Qelong is a small sandbox setting written by Kenneth Hite for Lamentations of the Flame Princess. Since it’s a short little book, this will also be a somewhat short review. Qelong consists of a river valley on the coast of a fantasy country loosely inspired by Cambodia. Two immortal beings have been fighting over the country for a very long time, and some 20 years ago one of them discarded a broken weapon during a battle and it landed in the headwaters of the Qelong river. Since then it has been leaking a supernatural toxin into the water and into the air, making the calley barely inhabitable. The player characters are intended to mercenaries from a far away land who might be on a mission to remove the weapon from the poisonous swamp or salvage pieces of it for a sorcerer unbothered by its dangers.
The book consists basically of three parts: Mechanics, creatures and factions, and locations.

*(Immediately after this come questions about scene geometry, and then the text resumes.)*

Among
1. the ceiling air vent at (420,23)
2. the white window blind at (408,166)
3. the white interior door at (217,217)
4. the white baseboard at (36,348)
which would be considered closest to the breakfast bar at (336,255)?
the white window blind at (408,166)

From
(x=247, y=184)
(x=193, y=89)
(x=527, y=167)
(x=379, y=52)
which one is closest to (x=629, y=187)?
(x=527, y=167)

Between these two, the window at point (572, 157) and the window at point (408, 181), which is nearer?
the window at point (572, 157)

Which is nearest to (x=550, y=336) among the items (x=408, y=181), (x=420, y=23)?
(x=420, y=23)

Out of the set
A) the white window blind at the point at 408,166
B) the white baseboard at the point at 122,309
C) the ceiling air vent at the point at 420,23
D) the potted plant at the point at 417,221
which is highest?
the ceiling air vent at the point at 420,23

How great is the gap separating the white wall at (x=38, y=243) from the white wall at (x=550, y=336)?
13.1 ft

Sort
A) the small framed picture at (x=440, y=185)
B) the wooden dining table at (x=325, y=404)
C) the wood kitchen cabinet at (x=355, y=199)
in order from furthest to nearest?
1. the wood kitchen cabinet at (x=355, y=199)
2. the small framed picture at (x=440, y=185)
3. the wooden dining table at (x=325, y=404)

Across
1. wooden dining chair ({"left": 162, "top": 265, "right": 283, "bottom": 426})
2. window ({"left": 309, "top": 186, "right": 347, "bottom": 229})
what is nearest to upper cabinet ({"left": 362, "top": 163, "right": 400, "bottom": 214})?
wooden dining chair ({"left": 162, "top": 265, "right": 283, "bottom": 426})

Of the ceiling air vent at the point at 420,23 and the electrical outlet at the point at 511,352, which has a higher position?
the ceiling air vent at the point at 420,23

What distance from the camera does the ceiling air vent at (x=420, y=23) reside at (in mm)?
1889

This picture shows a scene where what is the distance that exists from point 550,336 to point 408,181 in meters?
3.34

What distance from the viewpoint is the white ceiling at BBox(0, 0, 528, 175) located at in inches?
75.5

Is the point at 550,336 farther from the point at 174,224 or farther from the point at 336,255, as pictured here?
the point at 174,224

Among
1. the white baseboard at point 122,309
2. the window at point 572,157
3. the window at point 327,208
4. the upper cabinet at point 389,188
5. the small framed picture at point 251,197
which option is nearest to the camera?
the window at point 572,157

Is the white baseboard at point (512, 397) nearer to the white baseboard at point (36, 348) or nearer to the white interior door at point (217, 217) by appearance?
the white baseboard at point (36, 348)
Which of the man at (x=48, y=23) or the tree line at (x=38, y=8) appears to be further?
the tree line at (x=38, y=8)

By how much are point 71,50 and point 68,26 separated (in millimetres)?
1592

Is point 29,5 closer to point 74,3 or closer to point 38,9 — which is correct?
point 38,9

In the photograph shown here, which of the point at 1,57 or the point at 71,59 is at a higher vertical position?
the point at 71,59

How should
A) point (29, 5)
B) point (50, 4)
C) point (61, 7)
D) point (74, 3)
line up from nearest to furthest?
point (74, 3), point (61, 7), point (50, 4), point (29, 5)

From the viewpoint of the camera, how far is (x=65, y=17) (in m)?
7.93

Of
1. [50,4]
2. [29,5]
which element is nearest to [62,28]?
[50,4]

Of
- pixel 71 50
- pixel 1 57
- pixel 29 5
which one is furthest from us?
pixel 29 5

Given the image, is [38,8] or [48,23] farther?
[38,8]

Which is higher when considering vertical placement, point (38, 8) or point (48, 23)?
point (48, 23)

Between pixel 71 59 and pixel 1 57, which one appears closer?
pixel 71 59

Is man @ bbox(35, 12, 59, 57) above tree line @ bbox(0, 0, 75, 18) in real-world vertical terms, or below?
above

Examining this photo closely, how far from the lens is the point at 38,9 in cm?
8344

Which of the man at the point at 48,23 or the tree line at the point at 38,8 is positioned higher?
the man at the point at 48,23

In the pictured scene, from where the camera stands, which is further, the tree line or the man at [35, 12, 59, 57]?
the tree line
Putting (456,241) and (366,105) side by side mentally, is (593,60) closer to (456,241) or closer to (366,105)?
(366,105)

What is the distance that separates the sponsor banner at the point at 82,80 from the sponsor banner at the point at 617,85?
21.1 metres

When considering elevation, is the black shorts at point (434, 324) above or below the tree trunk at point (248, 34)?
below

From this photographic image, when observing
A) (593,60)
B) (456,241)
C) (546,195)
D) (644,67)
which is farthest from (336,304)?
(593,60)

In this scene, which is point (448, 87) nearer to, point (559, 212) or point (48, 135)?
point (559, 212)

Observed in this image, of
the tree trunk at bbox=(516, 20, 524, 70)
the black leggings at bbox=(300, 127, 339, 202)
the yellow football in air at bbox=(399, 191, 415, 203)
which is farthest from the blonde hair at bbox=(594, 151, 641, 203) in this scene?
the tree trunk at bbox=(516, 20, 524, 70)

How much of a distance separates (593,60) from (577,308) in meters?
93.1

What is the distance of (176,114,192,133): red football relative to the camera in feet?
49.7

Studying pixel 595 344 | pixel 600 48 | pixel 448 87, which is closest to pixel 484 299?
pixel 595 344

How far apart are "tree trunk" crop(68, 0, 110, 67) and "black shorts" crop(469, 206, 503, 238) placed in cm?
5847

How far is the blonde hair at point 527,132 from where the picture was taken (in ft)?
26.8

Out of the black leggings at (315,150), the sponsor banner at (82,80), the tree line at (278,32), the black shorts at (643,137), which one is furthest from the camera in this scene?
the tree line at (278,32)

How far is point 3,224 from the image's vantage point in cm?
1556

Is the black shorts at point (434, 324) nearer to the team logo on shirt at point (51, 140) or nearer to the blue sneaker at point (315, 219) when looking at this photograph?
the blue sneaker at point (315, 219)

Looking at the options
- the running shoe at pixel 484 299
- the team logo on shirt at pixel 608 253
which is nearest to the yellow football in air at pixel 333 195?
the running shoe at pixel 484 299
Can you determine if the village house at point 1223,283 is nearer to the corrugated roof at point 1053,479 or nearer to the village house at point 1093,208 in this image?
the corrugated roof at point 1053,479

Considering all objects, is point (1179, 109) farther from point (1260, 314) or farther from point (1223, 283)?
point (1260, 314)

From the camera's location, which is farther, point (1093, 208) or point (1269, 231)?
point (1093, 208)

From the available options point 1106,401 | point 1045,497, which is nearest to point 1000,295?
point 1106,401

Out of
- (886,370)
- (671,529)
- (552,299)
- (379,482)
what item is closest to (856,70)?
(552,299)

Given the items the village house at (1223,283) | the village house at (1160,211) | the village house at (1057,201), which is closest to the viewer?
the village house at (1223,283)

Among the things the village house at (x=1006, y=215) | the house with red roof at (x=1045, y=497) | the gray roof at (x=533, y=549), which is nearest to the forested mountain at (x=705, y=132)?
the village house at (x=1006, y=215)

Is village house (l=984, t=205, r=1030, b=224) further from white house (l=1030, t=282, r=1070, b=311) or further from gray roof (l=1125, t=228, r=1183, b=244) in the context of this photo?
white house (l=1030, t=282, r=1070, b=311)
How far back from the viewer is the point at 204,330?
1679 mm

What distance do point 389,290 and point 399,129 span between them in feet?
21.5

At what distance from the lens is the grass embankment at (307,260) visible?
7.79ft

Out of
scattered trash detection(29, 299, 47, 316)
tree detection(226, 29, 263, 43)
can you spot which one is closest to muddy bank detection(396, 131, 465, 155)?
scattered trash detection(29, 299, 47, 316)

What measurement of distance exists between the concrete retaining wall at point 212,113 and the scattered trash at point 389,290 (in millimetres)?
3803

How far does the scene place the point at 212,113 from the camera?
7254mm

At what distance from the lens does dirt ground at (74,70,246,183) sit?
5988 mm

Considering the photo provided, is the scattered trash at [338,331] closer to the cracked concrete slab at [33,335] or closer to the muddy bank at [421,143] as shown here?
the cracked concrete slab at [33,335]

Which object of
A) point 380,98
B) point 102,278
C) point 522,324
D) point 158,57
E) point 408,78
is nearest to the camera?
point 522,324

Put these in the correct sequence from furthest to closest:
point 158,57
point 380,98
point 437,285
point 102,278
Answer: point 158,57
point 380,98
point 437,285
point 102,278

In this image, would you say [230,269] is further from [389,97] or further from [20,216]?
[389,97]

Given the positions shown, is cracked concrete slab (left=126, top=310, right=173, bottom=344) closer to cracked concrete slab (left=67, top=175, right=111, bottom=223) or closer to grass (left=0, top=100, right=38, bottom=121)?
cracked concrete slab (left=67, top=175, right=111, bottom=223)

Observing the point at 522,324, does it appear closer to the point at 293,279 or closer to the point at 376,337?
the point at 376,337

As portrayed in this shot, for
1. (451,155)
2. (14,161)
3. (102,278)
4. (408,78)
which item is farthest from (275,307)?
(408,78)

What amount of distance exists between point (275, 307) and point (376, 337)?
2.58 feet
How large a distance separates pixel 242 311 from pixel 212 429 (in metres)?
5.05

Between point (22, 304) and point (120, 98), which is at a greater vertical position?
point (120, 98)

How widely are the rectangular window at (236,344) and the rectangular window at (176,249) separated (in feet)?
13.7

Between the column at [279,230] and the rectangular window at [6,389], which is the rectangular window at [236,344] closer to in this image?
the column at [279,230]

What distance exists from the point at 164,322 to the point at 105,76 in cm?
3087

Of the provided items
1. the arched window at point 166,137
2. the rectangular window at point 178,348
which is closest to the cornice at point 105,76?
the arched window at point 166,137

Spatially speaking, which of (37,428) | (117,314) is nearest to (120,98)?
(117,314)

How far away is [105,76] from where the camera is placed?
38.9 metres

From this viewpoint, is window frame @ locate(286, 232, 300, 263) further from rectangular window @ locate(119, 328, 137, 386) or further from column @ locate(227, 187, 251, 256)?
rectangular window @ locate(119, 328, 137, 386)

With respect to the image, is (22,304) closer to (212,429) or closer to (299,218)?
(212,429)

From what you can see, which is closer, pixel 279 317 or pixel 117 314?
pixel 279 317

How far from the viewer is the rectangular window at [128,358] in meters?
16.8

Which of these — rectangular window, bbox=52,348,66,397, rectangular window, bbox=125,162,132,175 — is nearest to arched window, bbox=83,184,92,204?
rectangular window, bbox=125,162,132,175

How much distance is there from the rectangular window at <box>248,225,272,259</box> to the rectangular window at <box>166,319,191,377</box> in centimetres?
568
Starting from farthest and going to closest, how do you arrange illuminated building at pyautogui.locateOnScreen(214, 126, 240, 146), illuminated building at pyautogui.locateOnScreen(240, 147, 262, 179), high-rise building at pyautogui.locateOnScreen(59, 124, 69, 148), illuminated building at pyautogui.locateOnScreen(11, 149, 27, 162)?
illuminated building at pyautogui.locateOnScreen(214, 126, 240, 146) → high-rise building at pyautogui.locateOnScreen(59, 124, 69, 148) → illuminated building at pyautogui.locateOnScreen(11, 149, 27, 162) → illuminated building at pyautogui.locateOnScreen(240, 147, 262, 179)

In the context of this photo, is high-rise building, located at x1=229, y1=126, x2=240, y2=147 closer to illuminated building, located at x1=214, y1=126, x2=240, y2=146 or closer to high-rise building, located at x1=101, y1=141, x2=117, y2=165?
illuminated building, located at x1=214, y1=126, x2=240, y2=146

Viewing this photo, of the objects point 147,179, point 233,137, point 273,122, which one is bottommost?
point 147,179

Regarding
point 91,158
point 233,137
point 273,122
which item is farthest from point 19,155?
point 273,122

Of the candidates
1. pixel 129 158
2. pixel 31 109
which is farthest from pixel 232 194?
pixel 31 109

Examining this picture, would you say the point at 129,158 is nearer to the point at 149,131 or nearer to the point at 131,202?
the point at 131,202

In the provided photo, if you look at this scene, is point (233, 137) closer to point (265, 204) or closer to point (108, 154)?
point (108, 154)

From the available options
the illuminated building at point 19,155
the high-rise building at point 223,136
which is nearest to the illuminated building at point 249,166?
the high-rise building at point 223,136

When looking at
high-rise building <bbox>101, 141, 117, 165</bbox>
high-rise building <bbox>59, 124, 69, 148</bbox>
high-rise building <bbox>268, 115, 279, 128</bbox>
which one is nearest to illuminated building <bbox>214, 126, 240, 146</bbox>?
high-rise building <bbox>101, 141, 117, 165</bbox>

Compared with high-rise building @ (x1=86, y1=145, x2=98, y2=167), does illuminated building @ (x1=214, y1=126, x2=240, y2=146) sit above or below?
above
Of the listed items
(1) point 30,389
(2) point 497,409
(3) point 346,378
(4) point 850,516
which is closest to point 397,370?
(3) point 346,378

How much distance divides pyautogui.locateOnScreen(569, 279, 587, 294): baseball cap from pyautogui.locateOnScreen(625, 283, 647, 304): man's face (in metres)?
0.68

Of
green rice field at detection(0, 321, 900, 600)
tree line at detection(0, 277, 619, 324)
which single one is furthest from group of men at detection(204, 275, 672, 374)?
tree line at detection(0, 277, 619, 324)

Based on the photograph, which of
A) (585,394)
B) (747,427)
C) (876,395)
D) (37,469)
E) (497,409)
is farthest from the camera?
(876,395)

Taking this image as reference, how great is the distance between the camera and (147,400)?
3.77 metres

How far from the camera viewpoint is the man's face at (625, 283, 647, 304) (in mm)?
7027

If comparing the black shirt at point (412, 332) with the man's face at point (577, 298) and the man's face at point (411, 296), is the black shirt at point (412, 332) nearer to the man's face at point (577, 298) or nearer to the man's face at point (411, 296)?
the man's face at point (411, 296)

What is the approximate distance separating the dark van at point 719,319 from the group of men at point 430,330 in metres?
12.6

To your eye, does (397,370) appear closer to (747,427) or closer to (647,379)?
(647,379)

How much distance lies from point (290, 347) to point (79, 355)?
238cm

The content covers 45 pages plus two simple maps. While it’s certainly compact, I am not a big fan of the organization. There are several important faction in the setting, but half of their description is in the monster section and the other half in the descrption of their base in the locations section. This made it somewhat difficult to get a first bearing and when I tried to read the book simply from front to back, most of the things mentioned in the mechanics section didn’t mean anything to me yet. It’s only once you made it through the whole thing (admitedly not long) that you get the whole picture and what the book provides and what it doesn’t. A general outline that tells me what this sandbox is about right at the front of the book would have been really appreciated.
I am also somewhat under the impression that this was not actually playtested. And that the author is not a veteran GM of this game system. As other reviewers have pointed out before me, the rules for the supernatural poison are much too long and complicated for the minimal payoff they have. There are three full pages on how the toxin works, but in actual play it will come down to the players starting to make occasional saving throws after a few weeks and eventually they will fail one and get a -1 penalty to most of their rolls plus some wild magic effects for spellcasters. Counting the number of days spend breathing the toxic air and how much poisoned food and water has been consumed, and how often each character was injured is just overkill. The other thing that stands out is the abundance of special attack that are basically instant kill. I think the naga should have no problem completely wiping out a full party in a single turn.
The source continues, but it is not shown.